The method, used by Wagner and his colleagues in the development of their trevista illumination system solves partial differential equations to determine the gradient and curvature of features within an image. Unlike a conventional CDI that uses an array of LEDs placed around the base of the hemispherical dome, the trevista system uses four distinct LED sources.
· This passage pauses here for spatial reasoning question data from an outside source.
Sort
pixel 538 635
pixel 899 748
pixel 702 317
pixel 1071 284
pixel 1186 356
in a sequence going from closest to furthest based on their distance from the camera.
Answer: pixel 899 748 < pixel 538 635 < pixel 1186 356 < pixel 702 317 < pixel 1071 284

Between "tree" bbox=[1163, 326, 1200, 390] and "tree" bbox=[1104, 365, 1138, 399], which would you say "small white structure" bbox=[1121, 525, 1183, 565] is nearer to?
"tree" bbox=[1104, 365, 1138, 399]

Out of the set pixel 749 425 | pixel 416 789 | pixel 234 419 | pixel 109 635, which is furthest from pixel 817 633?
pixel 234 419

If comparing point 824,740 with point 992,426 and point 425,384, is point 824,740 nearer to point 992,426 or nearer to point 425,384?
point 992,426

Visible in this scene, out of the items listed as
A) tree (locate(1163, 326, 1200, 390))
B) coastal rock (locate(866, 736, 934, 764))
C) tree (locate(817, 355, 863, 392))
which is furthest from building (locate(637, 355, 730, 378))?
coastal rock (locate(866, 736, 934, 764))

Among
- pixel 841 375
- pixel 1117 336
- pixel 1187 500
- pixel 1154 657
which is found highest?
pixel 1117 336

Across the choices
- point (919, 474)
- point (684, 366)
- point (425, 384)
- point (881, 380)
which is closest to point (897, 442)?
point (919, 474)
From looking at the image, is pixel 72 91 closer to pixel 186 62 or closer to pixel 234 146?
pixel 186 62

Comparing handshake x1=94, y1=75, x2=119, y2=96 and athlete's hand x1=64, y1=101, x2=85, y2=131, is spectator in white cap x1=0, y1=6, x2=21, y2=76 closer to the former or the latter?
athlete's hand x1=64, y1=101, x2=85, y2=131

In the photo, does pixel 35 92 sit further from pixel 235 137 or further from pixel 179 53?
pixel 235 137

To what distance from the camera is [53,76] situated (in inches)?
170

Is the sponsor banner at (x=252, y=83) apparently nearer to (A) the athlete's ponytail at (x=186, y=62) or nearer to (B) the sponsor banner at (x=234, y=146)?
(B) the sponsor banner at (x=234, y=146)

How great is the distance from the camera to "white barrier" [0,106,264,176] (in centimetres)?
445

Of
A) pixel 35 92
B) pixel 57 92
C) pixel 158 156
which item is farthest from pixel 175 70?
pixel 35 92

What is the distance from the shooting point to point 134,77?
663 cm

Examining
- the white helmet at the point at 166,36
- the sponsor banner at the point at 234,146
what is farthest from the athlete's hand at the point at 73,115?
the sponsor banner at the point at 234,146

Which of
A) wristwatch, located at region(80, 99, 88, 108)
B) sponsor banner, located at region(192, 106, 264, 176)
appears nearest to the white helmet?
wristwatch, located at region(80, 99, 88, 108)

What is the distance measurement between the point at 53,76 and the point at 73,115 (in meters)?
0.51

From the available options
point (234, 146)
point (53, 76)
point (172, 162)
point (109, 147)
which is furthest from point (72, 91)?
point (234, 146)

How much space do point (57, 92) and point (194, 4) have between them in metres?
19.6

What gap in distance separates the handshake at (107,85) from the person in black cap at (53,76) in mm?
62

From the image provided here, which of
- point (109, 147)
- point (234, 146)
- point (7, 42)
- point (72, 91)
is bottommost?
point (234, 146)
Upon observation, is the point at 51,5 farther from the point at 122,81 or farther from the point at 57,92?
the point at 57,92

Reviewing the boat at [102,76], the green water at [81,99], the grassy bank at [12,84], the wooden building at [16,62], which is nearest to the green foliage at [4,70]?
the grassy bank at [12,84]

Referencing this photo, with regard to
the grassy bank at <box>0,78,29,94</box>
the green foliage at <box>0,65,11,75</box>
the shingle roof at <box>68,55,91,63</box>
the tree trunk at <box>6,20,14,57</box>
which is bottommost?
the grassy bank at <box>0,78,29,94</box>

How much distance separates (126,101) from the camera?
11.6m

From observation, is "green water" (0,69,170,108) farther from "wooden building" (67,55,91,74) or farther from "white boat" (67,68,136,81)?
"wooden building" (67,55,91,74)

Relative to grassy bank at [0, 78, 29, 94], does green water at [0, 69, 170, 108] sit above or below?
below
“The aim of the system is to illuminate the object in an uneven way to obtain a topographic map of the object.” Each LED light is turned on and off sequentially and an image of the object is captured. Because the angle of incidence of the light in relation to the CCD camera is different for different partial images, recorded partial images can then be processed to generate topographic images.
Once topographic information in x and y is computed, it can also be used to generate an image that represents the curvature of the object. To demonstrate the effects of this concept, OBE has developed “trevista 20,” a system that uses the trevista system coupled to a FireWire matrix camera from Allied Vision Technologies (Stadtroda, Germany; www.alliedvisiontec.com; see figure). “Trevista 100” is a second system, which is used for a field of view of up to 100 mm. For cylindrical objects such as turned parts, trevista 20 is modified using a linescan camera of the L series from Basler Vision Components (Ahrensburg, Germany; www.baslerweb.com).
After images are digitized by the camera, they are transferred to a host PC using a FireWire or Camera Link frame grabber from Matrix Vision (Oppenweiler, Germany; www.matrix-vision.com). “To generate the images of gradient, reflectance, and curvature, OBE embedded its proprietary algorithm as a plug-in in NeuroCheck software from NeuroCheck (Stuttgart, Germany, www.neurocheck.com),” says Wagner. “While image capture and display functions are performed by the NeuroCheck software, image processing is performed by our proprietary software.”
Typical applications are inspection of precision machined metal parts for the automotive industry and gold-plated electronic contacts, some with diffuse reflection.